WRITTEN INSTRUCTION
Copy the listing word for word, starting with the line that contains "What is the distance to" and going on through its final line.

--- START INPUT FOR THIS TASK ---

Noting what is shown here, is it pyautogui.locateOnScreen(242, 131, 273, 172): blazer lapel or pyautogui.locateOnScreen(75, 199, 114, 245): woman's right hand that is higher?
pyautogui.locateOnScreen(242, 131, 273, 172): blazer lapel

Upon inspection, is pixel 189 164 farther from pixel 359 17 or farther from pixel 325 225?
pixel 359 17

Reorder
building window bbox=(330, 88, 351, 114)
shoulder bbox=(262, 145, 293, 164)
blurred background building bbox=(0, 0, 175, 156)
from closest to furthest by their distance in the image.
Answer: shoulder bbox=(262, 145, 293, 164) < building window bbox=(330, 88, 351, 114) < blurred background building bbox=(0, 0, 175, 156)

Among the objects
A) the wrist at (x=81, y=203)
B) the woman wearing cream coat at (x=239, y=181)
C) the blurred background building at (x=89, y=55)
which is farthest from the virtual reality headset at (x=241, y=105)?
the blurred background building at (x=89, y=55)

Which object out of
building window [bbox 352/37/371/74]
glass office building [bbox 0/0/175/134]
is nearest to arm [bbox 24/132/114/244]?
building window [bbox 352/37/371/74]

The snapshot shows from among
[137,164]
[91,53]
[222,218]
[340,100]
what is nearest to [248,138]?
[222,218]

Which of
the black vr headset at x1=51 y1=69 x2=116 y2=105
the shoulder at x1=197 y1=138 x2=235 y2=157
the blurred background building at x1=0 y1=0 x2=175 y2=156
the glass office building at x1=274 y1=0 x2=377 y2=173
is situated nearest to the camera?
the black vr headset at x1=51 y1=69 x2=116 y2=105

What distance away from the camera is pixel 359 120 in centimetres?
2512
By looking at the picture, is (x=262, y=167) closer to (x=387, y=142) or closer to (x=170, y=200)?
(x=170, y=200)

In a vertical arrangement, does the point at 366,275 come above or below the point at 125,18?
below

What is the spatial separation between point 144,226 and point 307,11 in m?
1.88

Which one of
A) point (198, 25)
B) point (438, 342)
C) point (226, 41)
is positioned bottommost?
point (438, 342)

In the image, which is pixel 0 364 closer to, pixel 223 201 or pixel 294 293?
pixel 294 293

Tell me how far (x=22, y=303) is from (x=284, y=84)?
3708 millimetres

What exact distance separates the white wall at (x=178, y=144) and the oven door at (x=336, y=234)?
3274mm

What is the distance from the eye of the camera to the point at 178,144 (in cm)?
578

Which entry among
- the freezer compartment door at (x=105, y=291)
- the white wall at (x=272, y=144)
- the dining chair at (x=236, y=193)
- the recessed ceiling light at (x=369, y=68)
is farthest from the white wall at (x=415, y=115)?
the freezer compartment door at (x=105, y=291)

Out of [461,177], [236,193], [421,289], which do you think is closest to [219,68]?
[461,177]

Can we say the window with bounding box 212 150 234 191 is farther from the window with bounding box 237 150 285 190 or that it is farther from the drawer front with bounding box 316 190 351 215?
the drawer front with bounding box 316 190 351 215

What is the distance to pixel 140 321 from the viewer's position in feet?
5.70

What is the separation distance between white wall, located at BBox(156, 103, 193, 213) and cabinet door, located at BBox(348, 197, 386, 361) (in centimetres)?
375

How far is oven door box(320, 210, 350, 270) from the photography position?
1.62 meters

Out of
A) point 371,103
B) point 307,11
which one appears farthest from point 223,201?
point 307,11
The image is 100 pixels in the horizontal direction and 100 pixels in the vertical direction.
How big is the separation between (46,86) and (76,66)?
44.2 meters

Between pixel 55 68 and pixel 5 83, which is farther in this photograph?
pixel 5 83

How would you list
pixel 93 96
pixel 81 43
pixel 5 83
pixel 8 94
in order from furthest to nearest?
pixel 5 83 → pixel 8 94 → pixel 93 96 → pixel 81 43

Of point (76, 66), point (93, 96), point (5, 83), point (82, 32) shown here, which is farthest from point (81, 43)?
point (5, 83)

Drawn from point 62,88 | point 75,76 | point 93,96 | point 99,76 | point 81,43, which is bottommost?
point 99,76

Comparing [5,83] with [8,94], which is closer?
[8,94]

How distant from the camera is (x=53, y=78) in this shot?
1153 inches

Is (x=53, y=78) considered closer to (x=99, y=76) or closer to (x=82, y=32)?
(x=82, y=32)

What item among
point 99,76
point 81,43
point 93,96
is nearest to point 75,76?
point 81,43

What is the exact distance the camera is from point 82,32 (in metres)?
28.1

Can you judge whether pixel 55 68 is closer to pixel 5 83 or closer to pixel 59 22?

--- END INPUT FOR THIS TASK ---

RESPONSE BELOW
What is the distance to pixel 140 321 from the viewer's position in feet?
5.70

What is the separation distance between white wall, located at BBox(156, 103, 193, 213) and cabinet door, located at BBox(348, 197, 386, 361) (in centimetres)?
375

How far is oven door box(320, 210, 350, 270) from the photography position?
1.62 meters

Out of
A) point 371,103
B) point 307,11
which one appears farthest from point 223,201?
point 307,11
The image is 100 pixels in the horizontal direction and 100 pixels in the vertical direction.
How big is the separation between (46,86) and (76,66)?
44.2 meters

Between pixel 55 68 and pixel 5 83, which is farther in this photograph?
pixel 5 83

How would you list
pixel 93 96
pixel 81 43
pixel 5 83
pixel 8 94
in order from furthest to nearest?
pixel 5 83 → pixel 8 94 → pixel 93 96 → pixel 81 43

Of point (76, 66), point (93, 96), point (5, 83), point (82, 32) shown here, which is farthest from point (81, 43)?
point (5, 83)

Drawn from point 62,88 | point 75,76 | point 93,96 | point 99,76 | point 81,43, which is bottommost?
point 99,76

Comparing [5,83] with [8,94], which is closer?
[8,94]

How distant from the camera is (x=53, y=78) in this shot?
1153 inches

Is (x=53, y=78) considered closer to (x=99, y=76) or closer to (x=82, y=32)?
(x=82, y=32)

What item among
point 99,76
point 81,43
point 93,96
is nearest to point 75,76?
point 81,43

What is the exact distance the camera is from point 82,32 (in metres)?
28.1

Can you judge whether pixel 55 68 is closer to pixel 5 83 or closer to pixel 59 22?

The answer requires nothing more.